__ENTRIES__:
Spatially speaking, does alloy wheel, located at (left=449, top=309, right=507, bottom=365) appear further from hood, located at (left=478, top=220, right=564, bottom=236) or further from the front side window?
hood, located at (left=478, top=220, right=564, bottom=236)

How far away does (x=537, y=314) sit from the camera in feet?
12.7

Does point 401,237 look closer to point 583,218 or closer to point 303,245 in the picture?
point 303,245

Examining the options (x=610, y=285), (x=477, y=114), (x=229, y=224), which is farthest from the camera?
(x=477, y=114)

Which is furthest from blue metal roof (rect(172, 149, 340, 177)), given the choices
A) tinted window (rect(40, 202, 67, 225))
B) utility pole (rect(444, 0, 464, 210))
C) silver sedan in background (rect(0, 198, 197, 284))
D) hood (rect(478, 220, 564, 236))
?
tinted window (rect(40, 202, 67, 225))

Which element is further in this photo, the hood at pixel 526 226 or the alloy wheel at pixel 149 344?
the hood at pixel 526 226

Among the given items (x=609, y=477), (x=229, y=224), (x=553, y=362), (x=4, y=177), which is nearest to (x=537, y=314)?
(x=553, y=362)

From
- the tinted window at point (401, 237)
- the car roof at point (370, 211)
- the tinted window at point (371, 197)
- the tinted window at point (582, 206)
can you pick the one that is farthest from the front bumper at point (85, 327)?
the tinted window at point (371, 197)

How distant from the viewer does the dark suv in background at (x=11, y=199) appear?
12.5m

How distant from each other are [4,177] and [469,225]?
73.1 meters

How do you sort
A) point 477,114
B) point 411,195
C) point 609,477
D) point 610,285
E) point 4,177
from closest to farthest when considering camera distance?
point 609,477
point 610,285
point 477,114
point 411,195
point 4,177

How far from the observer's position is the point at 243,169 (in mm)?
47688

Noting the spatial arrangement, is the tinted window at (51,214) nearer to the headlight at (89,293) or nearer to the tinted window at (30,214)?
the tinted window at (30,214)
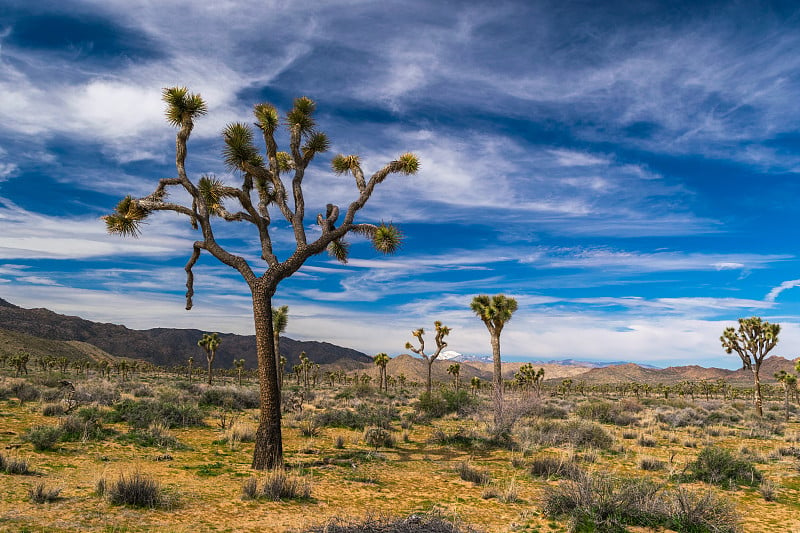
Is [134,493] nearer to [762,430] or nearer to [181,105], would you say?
[181,105]

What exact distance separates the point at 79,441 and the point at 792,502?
61.3ft

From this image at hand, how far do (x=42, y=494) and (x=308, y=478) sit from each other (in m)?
5.17

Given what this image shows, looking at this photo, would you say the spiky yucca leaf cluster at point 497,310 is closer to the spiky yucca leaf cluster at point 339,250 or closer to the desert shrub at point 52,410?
the spiky yucca leaf cluster at point 339,250

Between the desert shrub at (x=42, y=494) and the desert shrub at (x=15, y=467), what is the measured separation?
195 cm

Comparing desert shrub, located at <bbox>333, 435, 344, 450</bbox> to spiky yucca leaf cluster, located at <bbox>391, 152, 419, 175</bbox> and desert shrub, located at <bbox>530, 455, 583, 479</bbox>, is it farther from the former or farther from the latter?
spiky yucca leaf cluster, located at <bbox>391, 152, 419, 175</bbox>

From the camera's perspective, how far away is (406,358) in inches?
7461

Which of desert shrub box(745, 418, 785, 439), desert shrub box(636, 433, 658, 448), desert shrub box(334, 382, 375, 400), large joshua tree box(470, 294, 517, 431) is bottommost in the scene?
desert shrub box(334, 382, 375, 400)

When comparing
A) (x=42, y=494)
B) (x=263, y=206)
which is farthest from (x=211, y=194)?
(x=42, y=494)

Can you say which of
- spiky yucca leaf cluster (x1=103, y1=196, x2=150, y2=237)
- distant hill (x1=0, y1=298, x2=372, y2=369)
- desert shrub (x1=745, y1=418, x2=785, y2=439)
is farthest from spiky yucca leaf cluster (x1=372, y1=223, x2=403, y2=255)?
distant hill (x1=0, y1=298, x2=372, y2=369)

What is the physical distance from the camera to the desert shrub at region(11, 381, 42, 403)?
2009 centimetres

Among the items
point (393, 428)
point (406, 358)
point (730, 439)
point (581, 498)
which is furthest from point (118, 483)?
point (406, 358)

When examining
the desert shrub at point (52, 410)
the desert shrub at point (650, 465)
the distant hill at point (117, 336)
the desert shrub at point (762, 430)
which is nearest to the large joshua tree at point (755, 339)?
the desert shrub at point (762, 430)

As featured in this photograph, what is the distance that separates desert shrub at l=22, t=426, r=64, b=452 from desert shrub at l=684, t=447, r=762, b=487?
17342 millimetres

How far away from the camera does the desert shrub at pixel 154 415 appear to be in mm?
16172
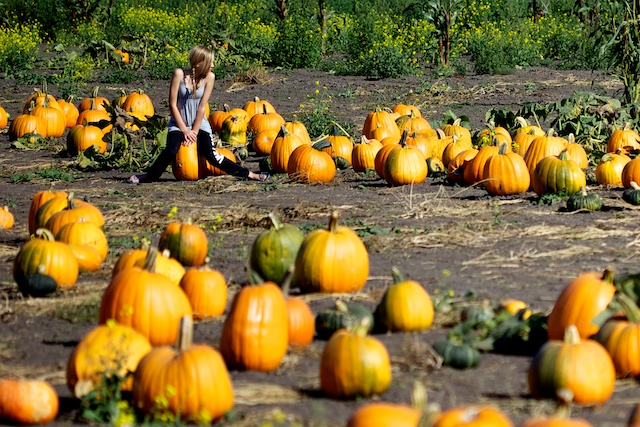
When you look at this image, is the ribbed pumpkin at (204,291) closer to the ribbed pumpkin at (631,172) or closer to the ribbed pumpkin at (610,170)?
the ribbed pumpkin at (631,172)

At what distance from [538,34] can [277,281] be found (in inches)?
727

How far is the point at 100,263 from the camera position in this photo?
738cm

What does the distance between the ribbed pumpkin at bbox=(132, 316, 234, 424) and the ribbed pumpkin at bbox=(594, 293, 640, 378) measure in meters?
1.76

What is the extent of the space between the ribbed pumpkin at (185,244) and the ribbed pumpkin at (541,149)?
4123 mm

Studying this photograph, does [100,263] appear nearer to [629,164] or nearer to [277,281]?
[277,281]

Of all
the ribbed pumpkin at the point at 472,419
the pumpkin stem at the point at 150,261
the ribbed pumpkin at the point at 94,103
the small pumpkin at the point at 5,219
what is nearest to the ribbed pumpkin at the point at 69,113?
the ribbed pumpkin at the point at 94,103

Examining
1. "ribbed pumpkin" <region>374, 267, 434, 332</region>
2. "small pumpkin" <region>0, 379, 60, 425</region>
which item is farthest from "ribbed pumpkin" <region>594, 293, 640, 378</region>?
"small pumpkin" <region>0, 379, 60, 425</region>

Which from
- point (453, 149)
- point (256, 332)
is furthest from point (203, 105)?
point (256, 332)

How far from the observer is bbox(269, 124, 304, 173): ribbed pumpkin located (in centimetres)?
1159

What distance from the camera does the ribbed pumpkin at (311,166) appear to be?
36.2 feet

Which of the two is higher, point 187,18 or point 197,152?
point 187,18

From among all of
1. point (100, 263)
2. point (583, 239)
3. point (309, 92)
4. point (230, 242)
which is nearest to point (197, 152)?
point (230, 242)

__WORK TO COMPLETE__: Output the entries above exactly, without their pictures.

__TASK RESPONSE__:
Spatially speaking, does alloy wheel, located at (left=449, top=309, right=507, bottom=365) appear further from hood, located at (left=478, top=220, right=564, bottom=236) or further from the front side window?
hood, located at (left=478, top=220, right=564, bottom=236)

How far away does (x=537, y=314) sit from the camera in feet?
12.7

Does point 401,237 look closer to point 583,218 or closer to point 303,245 in the picture?
point 303,245

Examining the options (x=610, y=285), (x=477, y=114), (x=229, y=224), which is farthest from the camera?
(x=477, y=114)

Which is furthest from blue metal roof (rect(172, 149, 340, 177)), given the choices
A) tinted window (rect(40, 202, 67, 225))
B) utility pole (rect(444, 0, 464, 210))
C) silver sedan in background (rect(0, 198, 197, 284))
D) hood (rect(478, 220, 564, 236))
?
tinted window (rect(40, 202, 67, 225))

Which element is further in this photo, the hood at pixel 526 226 or the alloy wheel at pixel 149 344?
the hood at pixel 526 226

Among the given items (x=609, y=477), (x=229, y=224), (x=553, y=362), (x=4, y=177), which is nearest to (x=537, y=314)?
(x=553, y=362)

From
- the tinted window at point (401, 237)
- the car roof at point (370, 211)
- the tinted window at point (371, 197)
- the tinted window at point (582, 206)
can you pick the one that is farthest from the front bumper at point (85, 327)?
the tinted window at point (371, 197)

How distant from the viewer does the dark suv in background at (x=11, y=199) appear?
12.5m

How distant from each other are [4,177] and [469,225]?
73.1 meters

How do you sort
A) point 477,114
B) point 411,195
C) point 609,477
D) point 610,285
E) point 4,177
from closest to farthest when considering camera distance?
point 609,477
point 610,285
point 477,114
point 411,195
point 4,177

How far from the observer's position is the point at 243,169 (in mm)?
47688

Noting the spatial arrangement, is the tinted window at (51,214) nearer to the headlight at (89,293) or nearer to the tinted window at (30,214)?
the tinted window at (30,214)
Is [134,493] nearer to [762,430] or nearer to [181,105], would you say?
[181,105]

What exact distance separates the point at 79,441 and the point at 792,502?
61.3ft

From this image at hand, how far do (x=42, y=494) and (x=308, y=478) sit from each other (in m)?
5.17

Given what this image shows, looking at this photo, would you say the spiky yucca leaf cluster at point 497,310 is closer to the spiky yucca leaf cluster at point 339,250 or closer to the desert shrub at point 52,410?
the spiky yucca leaf cluster at point 339,250

Between the desert shrub at (x=42, y=494) and the desert shrub at (x=15, y=467), what is the measured separation?
195 cm

Comparing desert shrub, located at <bbox>333, 435, 344, 450</bbox> to spiky yucca leaf cluster, located at <bbox>391, 152, 419, 175</bbox> and desert shrub, located at <bbox>530, 455, 583, 479</bbox>, is it farther from the former or farther from the latter?
spiky yucca leaf cluster, located at <bbox>391, 152, 419, 175</bbox>

From the camera's perspective, how far away is (406,358) in inches?
7461

Which of desert shrub box(745, 418, 785, 439), desert shrub box(636, 433, 658, 448), desert shrub box(334, 382, 375, 400), large joshua tree box(470, 294, 517, 431) is bottommost in the scene?
desert shrub box(334, 382, 375, 400)

When comparing
A) (x=42, y=494)
B) (x=263, y=206)
which is farthest from (x=211, y=194)?
(x=42, y=494)

Can you say which of
- spiky yucca leaf cluster (x1=103, y1=196, x2=150, y2=237)
- distant hill (x1=0, y1=298, x2=372, y2=369)
- desert shrub (x1=745, y1=418, x2=785, y2=439)
is farthest from spiky yucca leaf cluster (x1=372, y1=223, x2=403, y2=255)?
distant hill (x1=0, y1=298, x2=372, y2=369)

What is the physical distance from the camera to the desert shrub at region(11, 381, 42, 403)?
2009 centimetres

Among the items
point (393, 428)
point (406, 358)
point (730, 439)
point (581, 498)
which is furthest from point (118, 483)?
point (406, 358)

When examining
the desert shrub at point (52, 410)
the desert shrub at point (650, 465)
the distant hill at point (117, 336)
the desert shrub at point (762, 430)
which is nearest to the large joshua tree at point (755, 339)?
the desert shrub at point (762, 430)

As featured in this photograph, what is the distance that separates desert shrub at l=22, t=426, r=64, b=452 from desert shrub at l=684, t=447, r=762, b=487?
17342 millimetres

How far away from the camera does the desert shrub at pixel 154 415 appear to be in mm?
16172
When you look at this image, is the ribbed pumpkin at (204,291) closer to the ribbed pumpkin at (631,172) or closer to the ribbed pumpkin at (610,170)?
the ribbed pumpkin at (631,172)

At what distance from [538,34] can [277,281] be found (in inches)?
727

How far is the point at 100,263 from the camera position in this photo?
738cm

What does the distance between the ribbed pumpkin at bbox=(132, 316, 234, 424) and the ribbed pumpkin at bbox=(594, 293, 640, 378) measure in meters?
1.76

What is the extent of the space between the ribbed pumpkin at (185,244) and the ribbed pumpkin at (541,149)?
4123 mm

Studying this photograph, does [100,263] appear nearer to [629,164] or nearer to [277,281]?
[277,281]

Of all
the ribbed pumpkin at the point at 472,419
the pumpkin stem at the point at 150,261
the ribbed pumpkin at the point at 94,103
the small pumpkin at the point at 5,219
what is nearest to the ribbed pumpkin at the point at 69,113?
the ribbed pumpkin at the point at 94,103

Examining
1. "ribbed pumpkin" <region>374, 267, 434, 332</region>
2. "small pumpkin" <region>0, 379, 60, 425</region>
which item is farthest from "ribbed pumpkin" <region>594, 293, 640, 378</region>?
"small pumpkin" <region>0, 379, 60, 425</region>

Which from
- point (453, 149)
- point (256, 332)
is furthest from point (203, 105)?
point (256, 332)

How far from the observer is bbox(269, 124, 304, 173): ribbed pumpkin located (in centimetres)?
1159

What distance from the camera does the ribbed pumpkin at (311,166) appear to be?
36.2 feet

Which of the two is higher, point 187,18 or point 197,152?
point 187,18

From among all of
1. point (100, 263)
2. point (583, 239)
3. point (309, 92)
4. point (230, 242)
which is nearest to point (197, 152)?
point (230, 242)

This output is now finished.